Each transaction in databases is assigned a unique, incrementing commit ID (CID). The system saves multiple transaction snapshots for each chunk, preserving database states at different time points. This enables multi-versioning through an MVCC mechanism. DolphinDB maintains these versions with a CID-based chain. Chunk inconsistencies typically result from missing transaction data. The online recovery process resolves these issues by copying differential data along the version chain, updating replicas to the latest state.

The online recovery process consists of the following two stages.

The Asynchronous Stage

The asynchronous recovery stage begins after the controller initiates a recovery request. The source node (with intact replica) identifies the maximum CID of the target node (with inconsistent replica) and copies the differential data. During this stage, the affected chunk continues handling new read and write operations.

To prevent an endless recovery loop caused by incoming transactions, the system switches to synchronous recovery under two conditions: when the remaining data to recover falls below a threshold (set by dfsSyncRecoveryChunkRowSize), or when the differential data has been copied 5 times.

The Synchronous Stage

During the synchronous recovery stage, writes to the affected chunk are temporarily blocked. The source node copies the remaining data to the target node. As only a small amount of data remains to be copied, the process usually finishes in less than a second, minimizing disruption to write operations on the chunk.

Process Overview

Full process of the online recovery:

  1. Upon reboot, a data node reports its chunk statistics to the cluster controller.

  2. The controller initiates recovery if needed, adding a recovery task to the recovery queue.

  3. A dedicated recovery thread collects the task from the queue, identifies source node and target node, and sends a recovery request to the source node.

  4. The source node copies differential data to the target node without blocking other operations. The target node reports back success or failure.

  5. The previous step repeats up to 5 times or until the replica difference is less than 100,000 rows (set by dfsSyncRecoveryChunkRowSize). Then, the source node requests the controller to switch to synchronous recovery.

  6. The controller marks the affected chunk as RECOVERING, blocking new writes to the chunk.

  7. The source node continues differential data copying until the replicas are identical, then reports completion to the controller.

  8. The controller changes chunk status to COMPLETE to allow new writes.

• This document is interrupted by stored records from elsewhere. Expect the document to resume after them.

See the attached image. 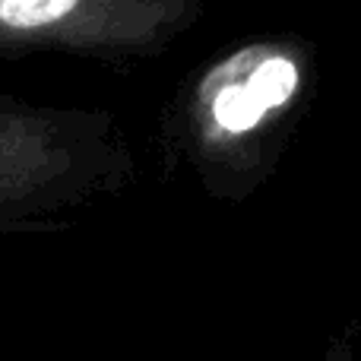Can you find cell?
Segmentation results:
<instances>
[{
    "label": "cell",
    "mask_w": 361,
    "mask_h": 361,
    "mask_svg": "<svg viewBox=\"0 0 361 361\" xmlns=\"http://www.w3.org/2000/svg\"><path fill=\"white\" fill-rule=\"evenodd\" d=\"M314 82V48L298 35L231 44L184 82L171 140L209 184L250 178Z\"/></svg>",
    "instance_id": "cell-1"
},
{
    "label": "cell",
    "mask_w": 361,
    "mask_h": 361,
    "mask_svg": "<svg viewBox=\"0 0 361 361\" xmlns=\"http://www.w3.org/2000/svg\"><path fill=\"white\" fill-rule=\"evenodd\" d=\"M130 178L133 152L111 111L0 95V238L70 228L67 212Z\"/></svg>",
    "instance_id": "cell-2"
},
{
    "label": "cell",
    "mask_w": 361,
    "mask_h": 361,
    "mask_svg": "<svg viewBox=\"0 0 361 361\" xmlns=\"http://www.w3.org/2000/svg\"><path fill=\"white\" fill-rule=\"evenodd\" d=\"M203 10L206 0H0V61L156 57L190 32Z\"/></svg>",
    "instance_id": "cell-3"
}]
</instances>
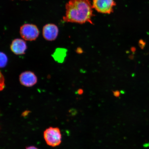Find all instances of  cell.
<instances>
[{
  "label": "cell",
  "instance_id": "6da1fadb",
  "mask_svg": "<svg viewBox=\"0 0 149 149\" xmlns=\"http://www.w3.org/2000/svg\"><path fill=\"white\" fill-rule=\"evenodd\" d=\"M63 21L69 23L94 24L92 4L90 0H70L65 5Z\"/></svg>",
  "mask_w": 149,
  "mask_h": 149
},
{
  "label": "cell",
  "instance_id": "7a4b0ae2",
  "mask_svg": "<svg viewBox=\"0 0 149 149\" xmlns=\"http://www.w3.org/2000/svg\"><path fill=\"white\" fill-rule=\"evenodd\" d=\"M44 137L48 145L52 147L59 146L61 142V135L58 127H49L45 130Z\"/></svg>",
  "mask_w": 149,
  "mask_h": 149
},
{
  "label": "cell",
  "instance_id": "3957f363",
  "mask_svg": "<svg viewBox=\"0 0 149 149\" xmlns=\"http://www.w3.org/2000/svg\"><path fill=\"white\" fill-rule=\"evenodd\" d=\"M20 33L24 40L33 41L38 38L40 31L38 27L34 24H24L20 28Z\"/></svg>",
  "mask_w": 149,
  "mask_h": 149
},
{
  "label": "cell",
  "instance_id": "277c9868",
  "mask_svg": "<svg viewBox=\"0 0 149 149\" xmlns=\"http://www.w3.org/2000/svg\"><path fill=\"white\" fill-rule=\"evenodd\" d=\"M93 9L97 12L104 14H111L116 6L114 0H93Z\"/></svg>",
  "mask_w": 149,
  "mask_h": 149
},
{
  "label": "cell",
  "instance_id": "5b68a950",
  "mask_svg": "<svg viewBox=\"0 0 149 149\" xmlns=\"http://www.w3.org/2000/svg\"><path fill=\"white\" fill-rule=\"evenodd\" d=\"M58 33V28L54 24H48L43 28V36L47 40H54L57 38Z\"/></svg>",
  "mask_w": 149,
  "mask_h": 149
},
{
  "label": "cell",
  "instance_id": "8992f818",
  "mask_svg": "<svg viewBox=\"0 0 149 149\" xmlns=\"http://www.w3.org/2000/svg\"><path fill=\"white\" fill-rule=\"evenodd\" d=\"M20 84L24 86L31 87L37 83V78L34 72L27 71L22 72L19 77Z\"/></svg>",
  "mask_w": 149,
  "mask_h": 149
},
{
  "label": "cell",
  "instance_id": "52a82bcc",
  "mask_svg": "<svg viewBox=\"0 0 149 149\" xmlns=\"http://www.w3.org/2000/svg\"><path fill=\"white\" fill-rule=\"evenodd\" d=\"M11 51L15 54L22 55L25 54L27 49L26 43L24 40L20 38L15 39L10 46Z\"/></svg>",
  "mask_w": 149,
  "mask_h": 149
},
{
  "label": "cell",
  "instance_id": "ba28073f",
  "mask_svg": "<svg viewBox=\"0 0 149 149\" xmlns=\"http://www.w3.org/2000/svg\"><path fill=\"white\" fill-rule=\"evenodd\" d=\"M68 50L64 48H57L52 54V56L55 61L59 63L64 62L66 57Z\"/></svg>",
  "mask_w": 149,
  "mask_h": 149
},
{
  "label": "cell",
  "instance_id": "9c48e42d",
  "mask_svg": "<svg viewBox=\"0 0 149 149\" xmlns=\"http://www.w3.org/2000/svg\"><path fill=\"white\" fill-rule=\"evenodd\" d=\"M8 59L7 56L3 52L1 53V68H4L6 66L8 63Z\"/></svg>",
  "mask_w": 149,
  "mask_h": 149
},
{
  "label": "cell",
  "instance_id": "30bf717a",
  "mask_svg": "<svg viewBox=\"0 0 149 149\" xmlns=\"http://www.w3.org/2000/svg\"><path fill=\"white\" fill-rule=\"evenodd\" d=\"M0 80H1V81H0V82H1V84H0L1 87H0V88H1V91H2L4 89L5 87V78L4 76H3V74L1 73V77H0Z\"/></svg>",
  "mask_w": 149,
  "mask_h": 149
},
{
  "label": "cell",
  "instance_id": "8fae6325",
  "mask_svg": "<svg viewBox=\"0 0 149 149\" xmlns=\"http://www.w3.org/2000/svg\"><path fill=\"white\" fill-rule=\"evenodd\" d=\"M113 95L114 96L116 97H118L120 95V91H113Z\"/></svg>",
  "mask_w": 149,
  "mask_h": 149
},
{
  "label": "cell",
  "instance_id": "7c38bea8",
  "mask_svg": "<svg viewBox=\"0 0 149 149\" xmlns=\"http://www.w3.org/2000/svg\"><path fill=\"white\" fill-rule=\"evenodd\" d=\"M139 45L141 49H143L145 45V42L142 40L139 41Z\"/></svg>",
  "mask_w": 149,
  "mask_h": 149
},
{
  "label": "cell",
  "instance_id": "4fadbf2b",
  "mask_svg": "<svg viewBox=\"0 0 149 149\" xmlns=\"http://www.w3.org/2000/svg\"><path fill=\"white\" fill-rule=\"evenodd\" d=\"M76 52L78 54H81L83 53V51L81 47H78L76 49Z\"/></svg>",
  "mask_w": 149,
  "mask_h": 149
},
{
  "label": "cell",
  "instance_id": "5bb4252c",
  "mask_svg": "<svg viewBox=\"0 0 149 149\" xmlns=\"http://www.w3.org/2000/svg\"><path fill=\"white\" fill-rule=\"evenodd\" d=\"M31 112L29 111H25L23 112L22 113V116L23 117L26 116L27 115H29V113Z\"/></svg>",
  "mask_w": 149,
  "mask_h": 149
},
{
  "label": "cell",
  "instance_id": "9a60e30c",
  "mask_svg": "<svg viewBox=\"0 0 149 149\" xmlns=\"http://www.w3.org/2000/svg\"><path fill=\"white\" fill-rule=\"evenodd\" d=\"M83 90L82 89H79L77 91V94L79 95H81L83 94Z\"/></svg>",
  "mask_w": 149,
  "mask_h": 149
},
{
  "label": "cell",
  "instance_id": "2e32d148",
  "mask_svg": "<svg viewBox=\"0 0 149 149\" xmlns=\"http://www.w3.org/2000/svg\"><path fill=\"white\" fill-rule=\"evenodd\" d=\"M26 149H39L37 148L36 147L34 146H30L27 147Z\"/></svg>",
  "mask_w": 149,
  "mask_h": 149
},
{
  "label": "cell",
  "instance_id": "e0dca14e",
  "mask_svg": "<svg viewBox=\"0 0 149 149\" xmlns=\"http://www.w3.org/2000/svg\"><path fill=\"white\" fill-rule=\"evenodd\" d=\"M131 51L133 53H134V52H135L136 51V48L134 47H132L131 48Z\"/></svg>",
  "mask_w": 149,
  "mask_h": 149
},
{
  "label": "cell",
  "instance_id": "ac0fdd59",
  "mask_svg": "<svg viewBox=\"0 0 149 149\" xmlns=\"http://www.w3.org/2000/svg\"><path fill=\"white\" fill-rule=\"evenodd\" d=\"M133 55H130L129 56V58H130V59H133Z\"/></svg>",
  "mask_w": 149,
  "mask_h": 149
},
{
  "label": "cell",
  "instance_id": "d6986e66",
  "mask_svg": "<svg viewBox=\"0 0 149 149\" xmlns=\"http://www.w3.org/2000/svg\"><path fill=\"white\" fill-rule=\"evenodd\" d=\"M26 1H27V0H26Z\"/></svg>",
  "mask_w": 149,
  "mask_h": 149
}]
</instances>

The following image shows a one-controller, three-data-node cluster with 2 replicas per chunk, illustrating Datanode1's recovery process after an error.

Benefits

Incremental data copying significantly reduces the recovery time.

The two-phase approach—non-blocking asynchronous replication followed by brief synchronous replication—minimizes business disruption.

Performance Tuning and Monitoring

DolphinDB offers tools for performance tuning, concurrency settings, and real-time monitoring to ensure efficient online recovery.

The configuration parameters and functions are as follows:

  • dfsRecoveryConcurrency: The number of concurrent recovery tasks in a node recovery. The default value is twice the number of all nodes except the agent.
  • recoveryWorkers: The number of workers that can be used to recover chunks synchronously in node recovery. The default value is 1. Alternatively, call resetRecoveryWorkerNum to configure the value dynamically.
  • getRecoveryTaskStatus: Get the status of recovery tasks.
  • suspendRecovery: Suspend online node recovery processes.
  • resumeRecovery: Resume suspended recovery processes in "Waiting" status.
  • cancelRecoveryTask: Cancel the replica recovery jobs that have been submitted but have not begun execution.